By the technique of RFLP, diagnosis is more safe (because it takes fetal cells from either the amniotic fluid or the chorionic villi) and earlier. The sequence altered by the point mutation (A to T base mutation) abolishes the recognition site of the restriction endonuclease MstII that recognizes the nucleotide sequence CCTNAGG (where N is any nucleotide), Thus, the A-to-T mutation within a codon of the βS-globin gene eliminates a cleavage site for the enzyme
Normal DNA digested with MstII yields a 1. 15-kb fragment, whereas a 1 Normal DNA digested with MstII yields a 1.15-kb fragment, whereas a 1.35-kb fragment is generated from the βS gene as a result of the loss of one MstII cleavage site. Following electrophoresis, probes are used specifically for the β globin gene will yield different length fragments and thus settling the diagnosis of sickle cell disease (i.e. homozygus or SS) and sickle cell trait (heterozygus or AS) compared to normal (AA).
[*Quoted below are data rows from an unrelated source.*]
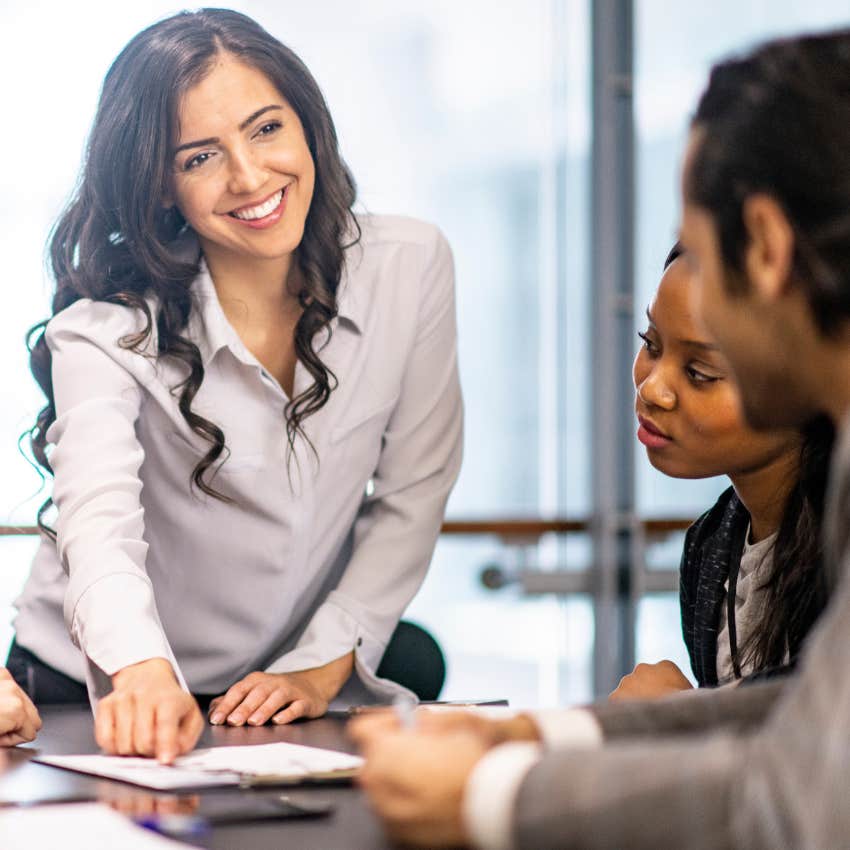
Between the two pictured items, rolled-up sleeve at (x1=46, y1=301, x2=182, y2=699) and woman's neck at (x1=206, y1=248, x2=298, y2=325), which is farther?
woman's neck at (x1=206, y1=248, x2=298, y2=325)

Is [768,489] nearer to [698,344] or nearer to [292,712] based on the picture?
[698,344]

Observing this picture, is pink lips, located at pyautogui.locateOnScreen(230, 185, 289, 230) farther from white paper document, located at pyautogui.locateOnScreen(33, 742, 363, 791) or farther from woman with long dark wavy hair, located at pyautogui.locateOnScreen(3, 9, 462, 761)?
white paper document, located at pyautogui.locateOnScreen(33, 742, 363, 791)

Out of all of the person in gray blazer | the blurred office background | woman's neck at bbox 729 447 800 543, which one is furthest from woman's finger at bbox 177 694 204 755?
the blurred office background

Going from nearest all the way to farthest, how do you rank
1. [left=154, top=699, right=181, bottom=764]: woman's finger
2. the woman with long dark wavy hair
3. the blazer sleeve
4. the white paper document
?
the blazer sleeve < the white paper document < [left=154, top=699, right=181, bottom=764]: woman's finger < the woman with long dark wavy hair

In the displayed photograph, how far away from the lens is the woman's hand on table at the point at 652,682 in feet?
4.64

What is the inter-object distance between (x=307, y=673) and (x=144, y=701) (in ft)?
1.62

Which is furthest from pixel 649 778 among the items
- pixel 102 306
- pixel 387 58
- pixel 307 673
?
pixel 387 58

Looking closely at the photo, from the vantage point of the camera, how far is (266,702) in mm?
1518

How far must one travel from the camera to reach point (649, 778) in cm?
76

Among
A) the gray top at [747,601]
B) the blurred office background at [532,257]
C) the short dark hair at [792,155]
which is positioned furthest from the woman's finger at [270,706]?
the blurred office background at [532,257]

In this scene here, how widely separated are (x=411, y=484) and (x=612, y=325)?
1827mm

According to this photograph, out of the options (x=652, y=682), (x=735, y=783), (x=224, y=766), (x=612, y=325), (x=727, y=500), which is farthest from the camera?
(x=612, y=325)

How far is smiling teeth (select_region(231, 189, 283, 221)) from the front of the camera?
1.75 m

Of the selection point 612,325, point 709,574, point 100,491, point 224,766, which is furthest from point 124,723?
point 612,325
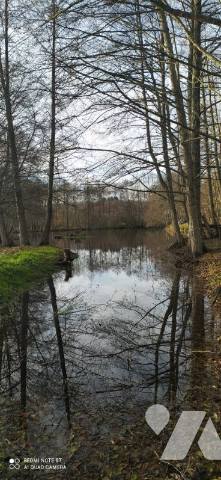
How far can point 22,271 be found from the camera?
14.1 meters

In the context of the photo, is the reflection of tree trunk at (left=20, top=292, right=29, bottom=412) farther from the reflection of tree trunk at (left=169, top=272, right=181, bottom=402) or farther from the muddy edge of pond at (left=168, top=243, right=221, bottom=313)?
the muddy edge of pond at (left=168, top=243, right=221, bottom=313)

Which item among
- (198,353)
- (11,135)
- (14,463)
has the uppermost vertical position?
(11,135)

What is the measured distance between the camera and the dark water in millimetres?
4566

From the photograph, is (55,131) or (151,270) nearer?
(151,270)

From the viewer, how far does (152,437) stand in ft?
13.1

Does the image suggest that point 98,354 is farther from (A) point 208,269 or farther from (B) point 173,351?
(A) point 208,269

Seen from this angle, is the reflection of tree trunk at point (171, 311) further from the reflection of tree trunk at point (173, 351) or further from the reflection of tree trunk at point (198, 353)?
the reflection of tree trunk at point (198, 353)

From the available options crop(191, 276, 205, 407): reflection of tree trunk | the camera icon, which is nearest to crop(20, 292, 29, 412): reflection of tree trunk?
the camera icon

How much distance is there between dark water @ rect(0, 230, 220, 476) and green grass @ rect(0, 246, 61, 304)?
21.8 inches

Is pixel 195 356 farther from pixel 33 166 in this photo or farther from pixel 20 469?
pixel 33 166

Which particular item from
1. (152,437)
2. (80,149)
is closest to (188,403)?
(152,437)

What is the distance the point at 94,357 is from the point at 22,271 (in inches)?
322

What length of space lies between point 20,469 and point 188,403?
1.91m

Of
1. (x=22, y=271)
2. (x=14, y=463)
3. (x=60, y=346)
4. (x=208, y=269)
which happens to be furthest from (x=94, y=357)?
(x=22, y=271)
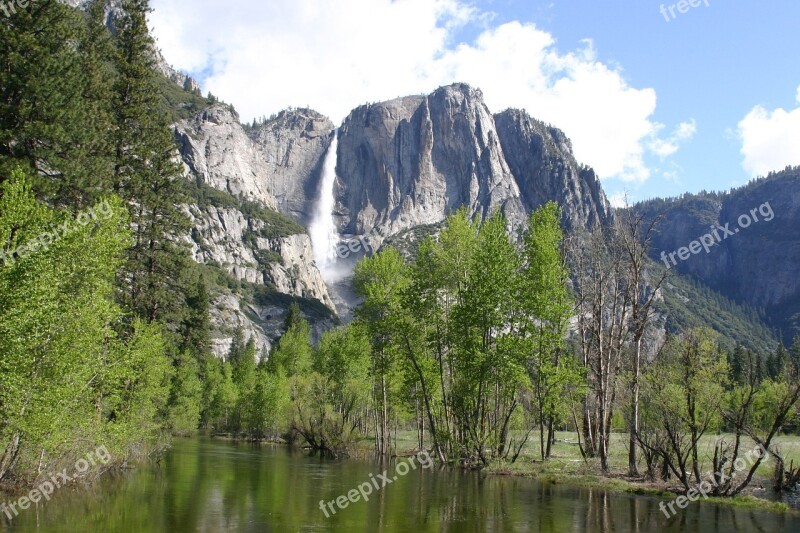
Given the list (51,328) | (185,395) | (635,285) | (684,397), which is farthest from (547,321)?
(185,395)

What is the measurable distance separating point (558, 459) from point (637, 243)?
1550 cm

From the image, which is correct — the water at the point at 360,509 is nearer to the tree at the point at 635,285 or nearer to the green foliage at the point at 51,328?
the green foliage at the point at 51,328

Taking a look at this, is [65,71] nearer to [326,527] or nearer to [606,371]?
[326,527]

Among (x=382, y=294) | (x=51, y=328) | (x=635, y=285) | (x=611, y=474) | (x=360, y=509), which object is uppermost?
(x=382, y=294)

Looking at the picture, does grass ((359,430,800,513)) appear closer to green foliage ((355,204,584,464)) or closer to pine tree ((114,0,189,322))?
green foliage ((355,204,584,464))

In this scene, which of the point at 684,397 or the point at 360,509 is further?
the point at 684,397

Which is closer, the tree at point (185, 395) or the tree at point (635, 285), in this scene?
the tree at point (635, 285)

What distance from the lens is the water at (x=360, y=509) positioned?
18.7 meters

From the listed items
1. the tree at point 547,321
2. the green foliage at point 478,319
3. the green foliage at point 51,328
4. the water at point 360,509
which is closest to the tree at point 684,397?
the water at point 360,509

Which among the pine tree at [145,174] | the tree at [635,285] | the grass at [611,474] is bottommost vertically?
the grass at [611,474]

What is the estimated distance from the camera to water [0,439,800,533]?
18.7 m

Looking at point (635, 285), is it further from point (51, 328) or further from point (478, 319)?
point (51, 328)

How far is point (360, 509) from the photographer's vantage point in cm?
2256

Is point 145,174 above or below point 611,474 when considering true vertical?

Indirect, prenatal diagnosis of phenylketonuria (PKU) using RFLP: Phenylalanine is an essential aromatic amino acid that is mainly (90%) metabolized in the liver by phenylalanine hydroxylase (PAH) enzyme to tyrosine. The gene for this enzyme that is located on chromosome no. 12 is deficient in PKU. This gene spans about 90 bp and contains 13 exons separated by introns. Mutations in this gene occur in all these exons mostly of missense type although splice, nonsense and silent mutations in addition to deletions and insertions can all occur.
How the gene will be identified? To establish a diagnostic protocol for this genetic disease, one has to analyze DNA of family members of the afflicted individual. The key is to identify markers (RFLP) that are tightly linked to the disease trait. Once these markers are identified, RFLP analysis can be used to carry out prenatal diagnosis.
DNA-based screening is useful not only in determining if an unborn fetus is affected, but also in detecting carriers of the mutated gene. PKU, like many inborn errors of amino acid metabolism, is inherited as an autosomal recessive trait. Identification of heterozygotes can aid in future family planning.